Source passage:
Library · book

Managing for Results

Peter F. Drucker
1964·Harper & Row

Source: https://archive.org/details/managingforresul00pete

Drucker's 1964 book — one of the first serious treatments of business strategy as a discipline — is the source of many ideas that contemporary management takes for granted: the focus on results over activity, the categorisation of products by revenue and cost dynamics, the argument that the purpose of a business is to create a customer.

The book is clear and surprisingly modern, which is typical of Drucker; he wrote with unusual clarity for his discipline.

For product direction it is foundational reading on what management actually is, and a useful counterweight to the more specialised contemporary frameworks.

Drucker is worth reading widely; this is a good starting point.

Central argument

Drucker argues that business results come not from solving problems but from exploiting opportunities, and that managers must learn to allocate resources toward their highest-yield activities rather than spreading effort across everything that demands attention. He introduces a systematic way of categorising a company's products and activities by their actual contribution to revenue and cost — anticipating what later became portfolio management thinking — and insists that the purpose of a business is to create a customer, not to produce goods or generate profit. The book's central claim is that effectiveness, not efficiency, is the proper concern of management: doing the right things matters more than doing things right.

What to produce:
Please retype the note on Managing for Results from "The book is" up to and including "good starting point.".

Data for analysis:

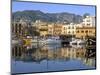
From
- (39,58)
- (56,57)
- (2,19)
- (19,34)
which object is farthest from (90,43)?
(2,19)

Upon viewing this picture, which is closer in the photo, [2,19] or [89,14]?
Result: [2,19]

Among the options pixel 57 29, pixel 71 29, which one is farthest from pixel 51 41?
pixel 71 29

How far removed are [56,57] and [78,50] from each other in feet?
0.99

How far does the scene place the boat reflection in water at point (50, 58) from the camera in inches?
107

...

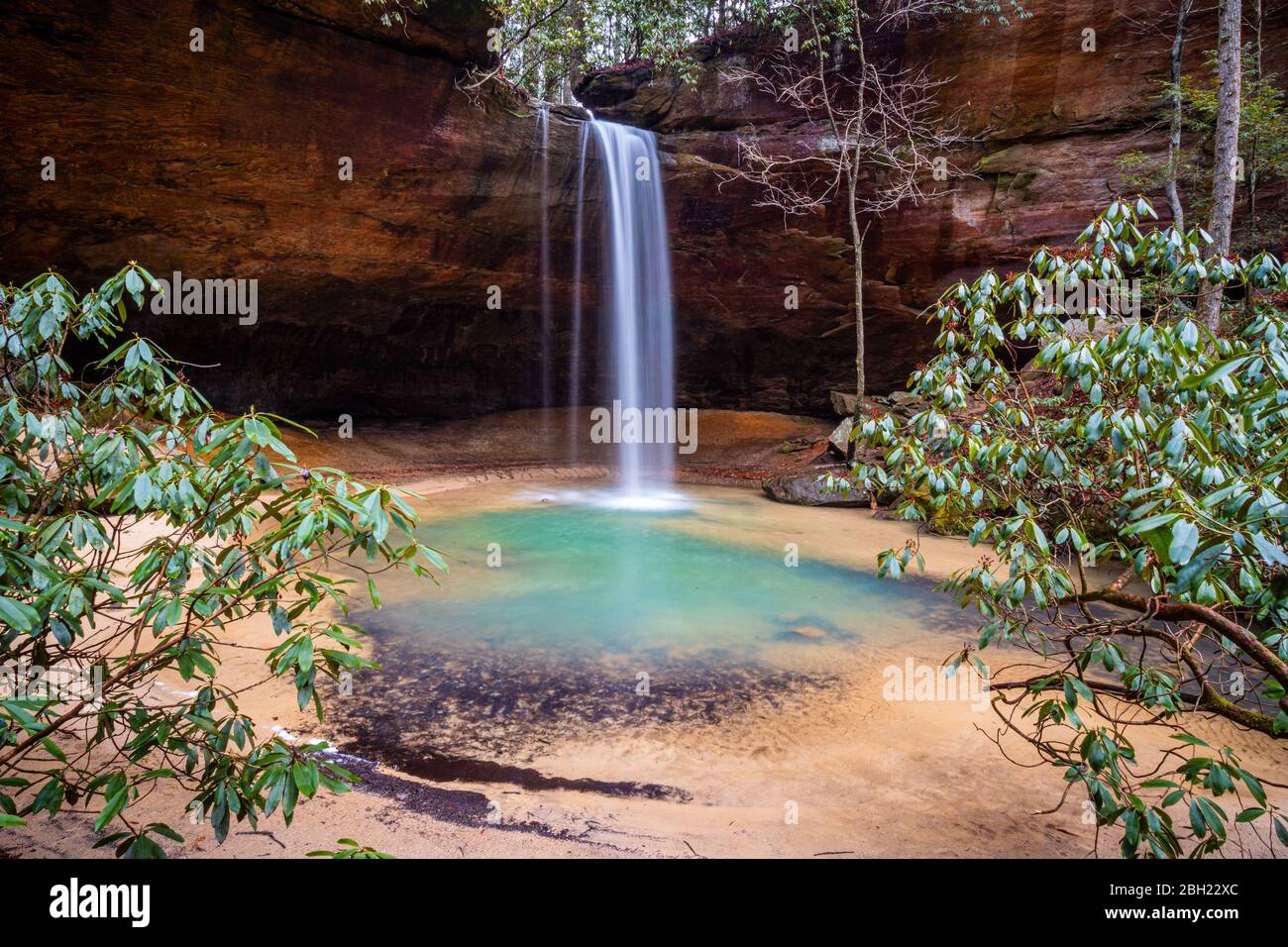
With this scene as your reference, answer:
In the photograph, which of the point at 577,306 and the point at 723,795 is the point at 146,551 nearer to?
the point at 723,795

Answer space:
The book is clear and surprisingly modern, which is typical of Drucker; he wrote with unusual clarity for his discipline.

For product direction it is foundational reading on what management actually is, and a useful counterweight to the more specialised contemporary frameworks.

Drucker is worth reading widely; this is a good starting point.